The characters were incredibly well fleshed-out, considering that most of them had no flesh to begin with. (chortle) Every small movement or action added to my understanding of who Wall-E has become in his years of solitude, and his actions which related to EVE were understandable without being pathetic. When he is on the space station, the way in which he compulsively introduces himself to everyone he meets, and indelibly affects their lives in doing so, really said a lot about the humanity of this small robot. The human characters were exceptionally well performed, and I liked how their inherent goodness cohesed with the underlying message of the movie. Even the Hal-inspired actions of Autopilot were terrifying while still being the product of a programmed command, instead of a personified computer villain. As for EVE, the moment when she got to watch the security footage of Wall-E tending to her was absolutely heartbreaking, and beautifully animated.

Certainly, the movie's message about conservation and what could happen to Earth and to humans if we let our consumption get out of hand, was strongly present throughout.
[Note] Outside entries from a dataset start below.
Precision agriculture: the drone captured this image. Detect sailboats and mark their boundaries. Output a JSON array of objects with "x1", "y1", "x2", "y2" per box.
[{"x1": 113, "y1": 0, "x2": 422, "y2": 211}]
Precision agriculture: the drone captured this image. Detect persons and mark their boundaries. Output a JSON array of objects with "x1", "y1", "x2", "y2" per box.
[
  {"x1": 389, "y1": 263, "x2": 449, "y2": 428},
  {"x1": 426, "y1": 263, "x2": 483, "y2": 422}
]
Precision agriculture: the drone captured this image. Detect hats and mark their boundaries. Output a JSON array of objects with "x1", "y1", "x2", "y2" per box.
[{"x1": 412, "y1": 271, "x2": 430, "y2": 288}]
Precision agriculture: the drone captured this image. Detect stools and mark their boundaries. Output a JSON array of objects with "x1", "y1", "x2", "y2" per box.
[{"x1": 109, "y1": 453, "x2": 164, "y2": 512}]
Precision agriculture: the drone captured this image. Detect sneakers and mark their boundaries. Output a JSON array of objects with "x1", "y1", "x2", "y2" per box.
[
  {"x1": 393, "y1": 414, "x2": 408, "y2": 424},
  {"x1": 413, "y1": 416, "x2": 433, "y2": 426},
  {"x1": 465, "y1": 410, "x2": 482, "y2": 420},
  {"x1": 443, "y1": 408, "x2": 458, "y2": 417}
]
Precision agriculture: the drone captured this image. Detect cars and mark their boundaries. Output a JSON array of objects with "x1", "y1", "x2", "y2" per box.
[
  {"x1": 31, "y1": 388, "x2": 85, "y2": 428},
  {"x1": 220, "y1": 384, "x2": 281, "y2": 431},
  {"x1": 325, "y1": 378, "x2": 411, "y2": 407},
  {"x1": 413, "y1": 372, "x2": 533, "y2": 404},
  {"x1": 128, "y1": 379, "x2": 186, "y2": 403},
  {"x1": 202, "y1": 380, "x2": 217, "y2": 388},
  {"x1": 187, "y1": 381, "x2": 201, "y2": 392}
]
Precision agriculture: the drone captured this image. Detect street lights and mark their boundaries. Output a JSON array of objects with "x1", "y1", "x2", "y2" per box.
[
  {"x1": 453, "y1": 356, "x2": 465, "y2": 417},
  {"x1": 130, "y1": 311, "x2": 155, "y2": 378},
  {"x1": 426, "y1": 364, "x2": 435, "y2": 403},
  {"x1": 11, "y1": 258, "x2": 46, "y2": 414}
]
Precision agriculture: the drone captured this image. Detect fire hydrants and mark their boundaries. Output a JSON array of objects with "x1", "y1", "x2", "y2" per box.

Showing the Captain learning about what life was once life on Earth softened the edge of the cutting social criticism, because once any good person really thinks about working a little bit harder to do the right thing, the line, "I don't want to survive, I want to live!" really resonates. The only problem, I guess, would be the criticism of big corporations, coming from Disney and Apple, which is very reminiscent of this "biting" satire.

Please, please see Wall-E. It was a very exciting moment in movies and in animation, and I can't wait to see it again.

Tuesday, July 1, 2008

você não gostaria de mim quando tenho fome

Recently, after being gypped out of attending a free screening of Marvel Enterprises and Universal Pictures' The Incredible Hulk, I decided that I wanted to see it enough to drive to the theater and pay for a ticket. Having been quite pleasantly surprised with Iron Man, and not as a critical a viewer of Ang Lee's Hulk from 2003, I figured that this movie would fall somewhere in between in terms of enjoyability. I felt that it was just as exciting as Iron Man, if not as "cool." And where Ang Lee's style was really great, everything was just much more vibrant in this latest iteration.

I'd like to expand upon my previous statement that The Incredible Hulk wasn't that "cool." There were some moments in the Brazilian favela, or when Stan Lee made a cameo, or whenever Tony Stark / Stark Industries was involved, that were shiver-inducingly cool. Even for someone like me who knows very little about the Marvel canon. But let's face it - Hulk is not a very sexy superhero. So I can see why the young male target demographic would be more into the "Hulk smash" aspect of things, which this movie had plenty of. The final battle between Hulk and Abomination was definitely exciting, and even cringeworthy at times (Hulk tears out Abomination's own arm bone and STABS HIM WITH IT).

As for the portion of the audience that I represent, I was very much taken with Ed Norton and Liv Tyler in their roles. Liv, as Betty, dripped with such compassion that I couldn't help but want to aid Bruce Banner in his quest for freedom. At the end of the movie, I was left unsure about how cognizant Bruce is when he's turned into the Hulk, because he seemed to be learning about who he is and what his relationships are with others as the story progressed.

Most importantly, The Incredible Hulk left me excited for the inevitable sequel. Tim Blake Nelson, as Samuel Sterns, is apparently going to be the next villain in the franchise, which I think would be incredible because he's got this great scary weirdness to him that would be really cool in a role like that. As far as other Marvel movies coming up, it will be interesting to see how this network of films will build up to a vehicle for the Avengers, which both The Incredible Hulk and Iron Man have been hinting towards.